[READING PASSAGE]:
— START —
# Serverless HDF Database

No classic server client-client concept is used. Instead a HDF file is created with external links to root groups of HDF files that included to the database.

In [None]:
from h5rdmtoolbox import h5database as h5db
from h5rdmtoolbox import generate_temporary_directory
from h5rdmtoolbox import tutorial
import h5rdmtoolbox as h5tbx

In [None]:
tocdir = generate_temporary_directory('test_repo')
tutorial.Database.build_test_repo(tocdir)

# Filtering a single file with pymongo-syntax

In [None]:
repo = h5db.H5repo(tocdir)

### Find based on name/basename
A `name` is the path within the file, the basename is the raw dataset or group name itself:

In [None]:
with h5tbx.H5File(repo[0].filename) as h5:
    print(h5.find({'$dataset': {'$basename': 'ptot'}}))
    print(h5.find({'$dataset': {'$name': '/operation_point/ptot'}}))
    print(h5.find({'$group': {'$basename': 'operation_point'}}))

`find_one` returns the object, not a list of objects:

In [None]:
with h5tbx.H5File(repo[0].filename) as h5:
    print(h5.find_one({'$dataset': {'$basename': 'ptot'}}))

### Find a dataset based on shape or dimension:

In [None]:
with h5tbx.H5File(repo[0].filename) as h5:
    h5.dump()
    print(h5.find({'$dataset': {'$shape': (100,)}}))
    print(h5.find({'$dataset': {'$ndim': 1}}))

In [None]:
with h5tbx.H5File(repo[0].filename) as h5:
    print(h5.find_one({'$dataset': {'$basename': 'ptot'}}))

---
# H5Repo - External link based reository

**NOTE**: This is an old approach and may be removed from the package. The py-mongo-syntax will stay...

Initialize a `H5Repo` object and specify the root directory under which HDF files are placed:

In [None]:
repo = h5db.H5repo(tocdir)

The object creates a `toc` file (toc=table of content) which is a HDF5 file with external links to the found HDF files:

In [None]:
repo.toc_filename.name

The content can be dumped to the screen as a (pandas-) table:

In [None]:
repo.dump(full_path=False)  # minimizes the output (no full folder path is shown)

The entries can be indexed and the file content is shown:

In [None]:
repo[0]

### Filtering

The repository can be filtered in a HDF5-like syntax. First import all filter classes from the module `filter_classes`:

In [None]:
from h5rdmtoolbox.h5database.filter_classes import *
# repo.list_attribute_values('operator', '/')

The filter method requires an object `Entry`. It is the access location within a file, here the group "operation_point" in the root group. In the example the repository is filtered for the attribute "long_name" equal to "Operation point data group". A sub-repository is returend which is again an HDF5 file with external links - but this time only to the HDF files matching the filter request:

In [None]:
%%time
sub_repo = repo.filter(Entry['/operation_point'].attrs['long_name'] == 'Operation point data group')

In [None]:
sub_repo.dump(False)

The elsaped time for the filter request and building the new HDF toc-file is:

In [None]:
sub_repo.elapsed_time  # [s]

Evaluating the sub-repository is quite straight forward as we are still working with HDF5 files. Let's plot data from the filter results:

In [None]:
%%time
import matplotlib.pyplot as plt

plt.figure()
for r in sub_repo:
    with r as h5:
        if 'operation_point' in h5:
            plt.scatter(h5['operation_point']['vfr'].attrs['mean'], h5['operation_point']['ptot'].attrs['mean'])
plt.xlabel('vfr')
plt.ylabel('ptot')
plt.show()

## H5Files - Accessing multiple HDF files

This concepts assumes that we already know the HDF files. This might be a result from above

In [None]:
from h5rdmtoolbox.h5database import H5Files

In [None]:
sub_repo[0:3]

In [None]:
with H5Files(*[sr.filename for sr in sub_repo[0:4]]) as h5files:
    print(h5files.keys())
    h5files[0].dump()
— END —
[SET OF TASKS]:
(1) Answer these questions from the page on the serverless HDF database:
(a) What does `find_one` return?
(b) What does "toc" stand for?
(c) According to the code comment, what effect does `full_path=False` have when the repository is dumped?
(2) Retype the part of the page on the serverless HDF database from "## H5Files - Accessing" up to and including "h5files[0].dump()".
The lines that follow this passage come from a separate source.

[ENTRIES PROVIDED]:
— START —
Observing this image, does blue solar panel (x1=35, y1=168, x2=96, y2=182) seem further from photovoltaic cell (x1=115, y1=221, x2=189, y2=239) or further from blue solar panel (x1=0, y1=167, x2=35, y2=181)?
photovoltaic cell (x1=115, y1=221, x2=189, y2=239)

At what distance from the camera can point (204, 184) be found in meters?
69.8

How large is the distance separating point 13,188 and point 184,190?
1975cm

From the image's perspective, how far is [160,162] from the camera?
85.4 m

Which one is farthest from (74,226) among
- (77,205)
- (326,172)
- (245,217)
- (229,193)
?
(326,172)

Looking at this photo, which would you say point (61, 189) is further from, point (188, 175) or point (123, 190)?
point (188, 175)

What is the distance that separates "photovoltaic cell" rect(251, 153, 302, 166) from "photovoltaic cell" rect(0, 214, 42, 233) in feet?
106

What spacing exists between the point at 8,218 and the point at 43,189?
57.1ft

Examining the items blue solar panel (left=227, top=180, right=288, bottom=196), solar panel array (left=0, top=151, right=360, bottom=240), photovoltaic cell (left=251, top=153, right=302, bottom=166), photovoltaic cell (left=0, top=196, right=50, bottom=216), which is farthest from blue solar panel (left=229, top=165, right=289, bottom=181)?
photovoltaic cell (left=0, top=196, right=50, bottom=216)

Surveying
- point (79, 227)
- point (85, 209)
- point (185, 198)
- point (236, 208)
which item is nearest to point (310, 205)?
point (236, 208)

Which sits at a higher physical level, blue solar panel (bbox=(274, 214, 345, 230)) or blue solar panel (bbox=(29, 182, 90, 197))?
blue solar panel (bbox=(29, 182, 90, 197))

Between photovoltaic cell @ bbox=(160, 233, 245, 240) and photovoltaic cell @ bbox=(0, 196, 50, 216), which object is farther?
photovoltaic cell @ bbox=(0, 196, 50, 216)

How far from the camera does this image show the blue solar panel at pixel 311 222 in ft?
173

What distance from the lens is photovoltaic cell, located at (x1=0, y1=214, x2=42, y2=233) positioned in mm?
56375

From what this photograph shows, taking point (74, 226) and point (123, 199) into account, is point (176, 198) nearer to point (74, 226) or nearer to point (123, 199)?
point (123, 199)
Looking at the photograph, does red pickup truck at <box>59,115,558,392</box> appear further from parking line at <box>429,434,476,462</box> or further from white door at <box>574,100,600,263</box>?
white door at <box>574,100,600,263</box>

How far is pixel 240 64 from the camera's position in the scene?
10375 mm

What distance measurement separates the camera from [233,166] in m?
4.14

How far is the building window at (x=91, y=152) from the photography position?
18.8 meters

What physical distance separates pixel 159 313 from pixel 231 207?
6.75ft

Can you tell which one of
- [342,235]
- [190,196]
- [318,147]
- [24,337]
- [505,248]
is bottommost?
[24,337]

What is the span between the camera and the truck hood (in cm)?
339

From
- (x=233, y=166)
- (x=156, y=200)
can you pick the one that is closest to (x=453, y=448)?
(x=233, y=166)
— END —
[RESPONSES TO THE TASKS]:
(1)
(a) It returns the object, not a list of objects.
(b) Table of content.
(c) It minimizes the output, so no full folder path is shown.

(2)
## H5Files - Accessing multiple HDF files

This concepts assumes that we already know the HDF files. This might be a result from above

In [None]:
from h5rdmtoolbox.h5database import H5Files

In [None]:
sub_repo[0:3]

In [None]:
with H5Files(*[sr.filename for sr in sub_repo[0:4]]) as h5files:
    print(h5files.keys())
    h5files[0].dump()